• **Work request**
Carry on the forum thread about choosing a replacement AV receiver, writing what comes next from the point where it stops.

# AVR replacement advice...



## Legendary70 (Jun 26, 2012)

Hello. I sent in my Sony str-dh800 in for service with my directv protection plan. I pay $50 for them to fix anything from tv's, laptops, computers, phones, etc. I actually did a claim on my 5 year old 50in Samsung. They emailed me a day later that they would replace the unit with a new one instead of fixing the samsung. so they sent me an email with 3 options to choose from. 2 50 inchers (samsung, sony) and a 55 inch (LG). So i googled all three and chose the LG. Got the TV by UPS 2 days later. And I kept my samsung which only had 1 line going down vertically on the screen. WOW!

Well needless to say my sony AVR would not turn on. I did a claim with directv 4 days ago. They told me to mail it in to them with a prepaid label. I got an email today they will replace the unit with a new one. They emailed me 3 options. I googled them already......but i would like your opinions please?

I own 2 Onkyo AVR's. Also 2 Sony's....well now 1 sony. I have never owned a Yamaha.

I will have that AVR running a 7.2 or 5.1. It will run 2 JBL E90's, two subs, polk center, surrounds and two front highs.

Denon AVR-X3100W

Onkyo TX-NR737 

Yamaha RX-A1040BL

thx.


----------



## Legendary70 (Jun 26, 2012)

Holy moly......is it just me or are these replacements expensive.......whoooaaa. Im excited!!

I am leaning towards the ONKYO. But i need advice from pros?? thx.


----------



## NBPk402 (Feb 21, 2012)

I like the Denon, and Yamaha... I think Onkyo was a much better unit before they got HDMI. Once they got HDMI their reliability seemed to go down.

For ease of room calibration, and for watching movies I would pick the Denon. I like the Denon for audio too, but I think the Yamaha might have the best audio of the two. If you mainly like to listen to music the Yamaha might be a better option. I have a lower end unit and was disappointed in the YPAO setup compared to Audyssey.


----------



## fschris (Oct 31, 2009)

i concur with that... I have heard Onkyo has some HDMI issues... maybe they are resolved but not sure. I like Yamaha from those choices.


----------



## TheHills44060 (May 15, 2014)

I agree with the masses here. Stay away from the Onkyo. If I had to choose I'd go with the Yamaha over the Denon but I think you'll be pleased with either.


----------



## JBrax (Oct 13, 2011)

I would go with the Denon simply for the Auddyssey. I have owned Yamaha and currently own Onkyo. The Yamaha was great and built like a tank but IMO Auddyssey is superior to YPAO. While I have yet to experience the dreaded HDMI failure it would scare me away if I were shopping for an AVR.


----------



## Insearchof (Oct 21, 2014)

The Onkyo doesn't have full preouts while the Denon and Yamaha do. That would make the Onkyo a no go in my book.
With certain iterations, YPAO results can be confusing or less than expected. If you're into tweaking and adjusting, working with YPAO may be for you.


----------



## Legendary70 (Jun 26, 2012)

• **Data below**
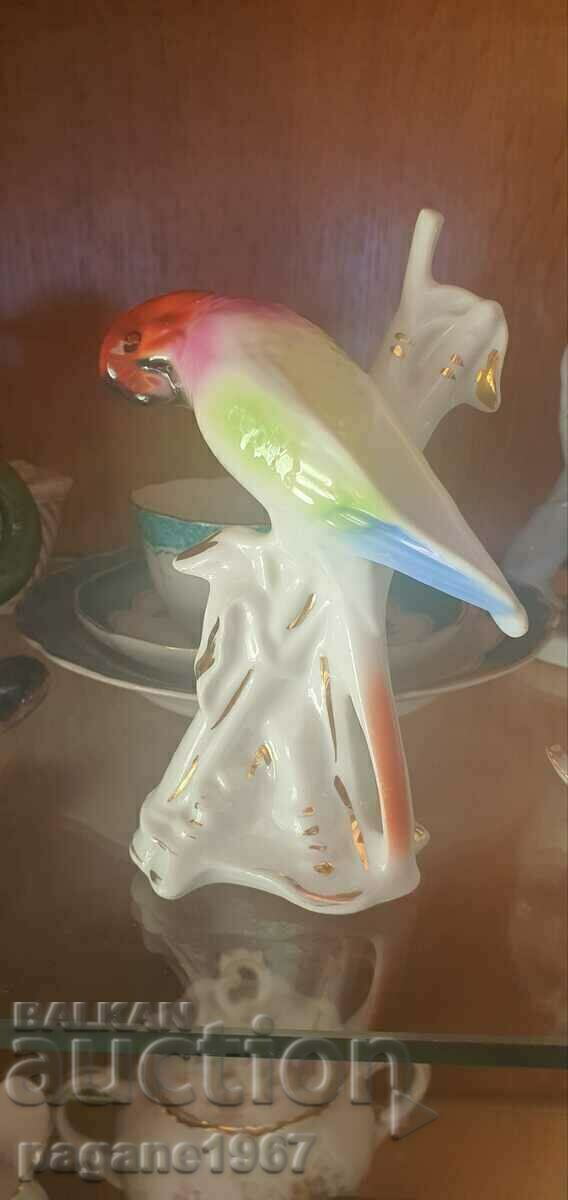 Delivery of Beautiful porcelain birds Delivery of Beautiful porcelain birds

• **Response**
Went with the Yamaha. Thx to the FEW who gave me advice.


----------



## JBrax (Oct 13, 2011)

Legendary70 said:


> Went with the Yamaha. Thx to the FEW who gave me advice.


 Insight as to what were the deciding factors in choosing the Yamaha? Just curious?


----------



## Legendary70 (Jun 26, 2012)

Well my own research of different websites.....i went to around 6-7 sites and all gave it at the least 4.5 out of 5 and gave their own explanations why.

Other forums also gave it high remarks. 

Very durable, reliable and great sound....the android app a major plus!

Many mentioned some problems with the Onkyo HDMI's failing in the future.

Denon I personally did not like when I read articles on it.

I have owned Sony and Onkyo AVR's. I have a Sony dh800 (which is the one i sent in through directv and are the ones sending me this Yamaha), Sony STR DN840 (currently in the gameroom and will be replaced by the Yamaha), Onkyo HTR590 (currently in living room and will be replaced by the Sony dn840) and an Onkyo HTR540 (currently in the garage and will be replaced by...u guessed it....the htr590).

I have never owned a yamaha. BUT I always here that yamaha is the best in AVR's.....now I will be the judge of that....i am excited to be getting this AVR as a replacement for my sony.....THX Directv!!!! lol


----------



## JBrax (Oct 13, 2011)

You certainly shouldn't have to worry about reliability as they really are built like tanks! Let us know what you think after it's all setup and congrats on the new toy.


----------



## Chromejob (Feb 19, 2015)

I've had 3-4 Yammies and none have failed on me. I'm reading stickies on forums about Onkyo extending warranties of AVRs due to a design or manufacturing fault with IIRC the HDMI board. Avoid, avoid, avoid.

I updated to the RX-V775 with various network features last fall, and am madly in love with the AV Controller app. It gives more controls, visuals, etc., if you are playing via USB, or Pandora, or Airplay. Truly a great app. Your model may also have teh web control ... when you're on that URL with a browser, append /setup/ to the URL and get ready for a shock.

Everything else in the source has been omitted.